Look below for the line with "Of the options", then repeat it and all lines after it, exactly, minus any pictures.

Lines of data:
____________

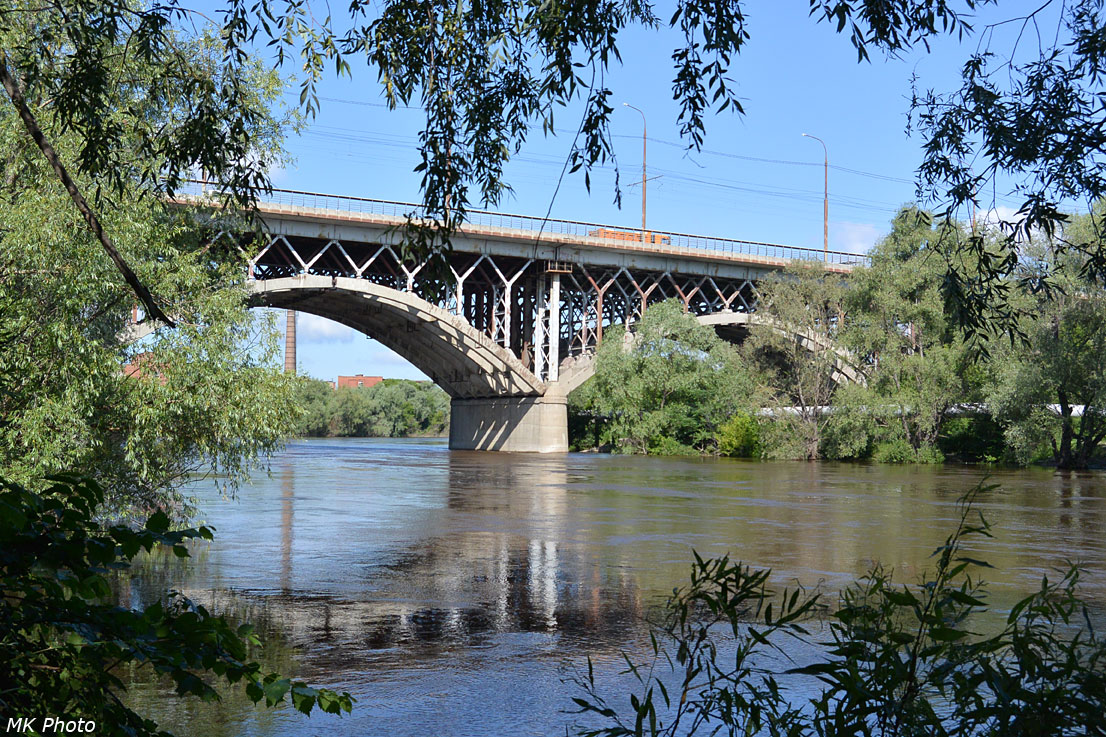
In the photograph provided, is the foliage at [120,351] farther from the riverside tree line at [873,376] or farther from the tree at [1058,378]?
the tree at [1058,378]

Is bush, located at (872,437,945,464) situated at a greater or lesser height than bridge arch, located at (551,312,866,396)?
lesser

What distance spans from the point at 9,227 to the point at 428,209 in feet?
26.2

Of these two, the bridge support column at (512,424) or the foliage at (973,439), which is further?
the bridge support column at (512,424)

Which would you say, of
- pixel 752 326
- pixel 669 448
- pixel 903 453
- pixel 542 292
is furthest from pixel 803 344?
pixel 542 292

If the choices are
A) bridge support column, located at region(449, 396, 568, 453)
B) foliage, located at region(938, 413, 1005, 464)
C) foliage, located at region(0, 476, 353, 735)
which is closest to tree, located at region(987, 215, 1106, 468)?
foliage, located at region(938, 413, 1005, 464)

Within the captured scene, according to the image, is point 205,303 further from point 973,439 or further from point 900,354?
point 973,439

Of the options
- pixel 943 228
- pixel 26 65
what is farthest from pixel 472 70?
pixel 943 228

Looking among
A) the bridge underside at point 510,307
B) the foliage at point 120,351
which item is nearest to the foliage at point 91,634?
the foliage at point 120,351

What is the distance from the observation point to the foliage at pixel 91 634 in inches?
131

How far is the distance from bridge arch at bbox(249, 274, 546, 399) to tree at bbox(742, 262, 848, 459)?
12759 mm

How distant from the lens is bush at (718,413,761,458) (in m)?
55.5

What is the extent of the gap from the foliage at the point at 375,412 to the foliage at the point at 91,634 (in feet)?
363

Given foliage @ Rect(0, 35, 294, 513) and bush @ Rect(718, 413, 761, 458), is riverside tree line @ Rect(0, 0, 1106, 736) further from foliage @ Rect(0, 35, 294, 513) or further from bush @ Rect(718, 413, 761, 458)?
bush @ Rect(718, 413, 761, 458)

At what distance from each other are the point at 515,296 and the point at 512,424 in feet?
25.2
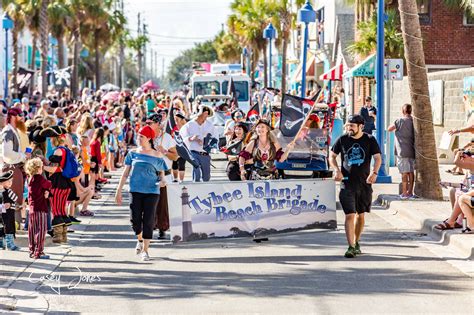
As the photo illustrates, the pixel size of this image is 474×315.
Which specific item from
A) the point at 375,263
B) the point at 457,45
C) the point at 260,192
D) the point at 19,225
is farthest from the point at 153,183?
the point at 457,45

____________

• **Exercise result**
Of the options
- pixel 943 228
- pixel 26 65
what is farthest from pixel 472 70?
pixel 943 228

Looking among
A) the bridge underside at point 510,307
B) the foliage at point 120,351
which item is nearest to the foliage at point 91,634?
the foliage at point 120,351

What is the distance from the observation point to the foliage at pixel 91 634 in inches?
131

How far is the distance from bridge arch at bbox(249, 274, 546, 399) to tree at bbox(742, 262, 848, 459)?
12759 mm

How distant from the lens is bush at (718,413,761,458) (in m)?
55.5

What is the extent of the gap from the foliage at the point at 375,412 to the foliage at the point at 91,634 (in feet)?
363

Given foliage @ Rect(0, 35, 294, 513) and bush @ Rect(718, 413, 761, 458), is riverside tree line @ Rect(0, 0, 1106, 736) further from foliage @ Rect(0, 35, 294, 513) or further from bush @ Rect(718, 413, 761, 458)?
bush @ Rect(718, 413, 761, 458)

At what distance from each other are the point at 515,296 and the point at 512,424 in feet?
25.2
As the photo illustrates, the pixel size of this image is 474×315.
Which specific item from
A) the point at 375,263
B) the point at 457,45
C) the point at 260,192
D) the point at 19,225
is farthest from the point at 153,183?
the point at 457,45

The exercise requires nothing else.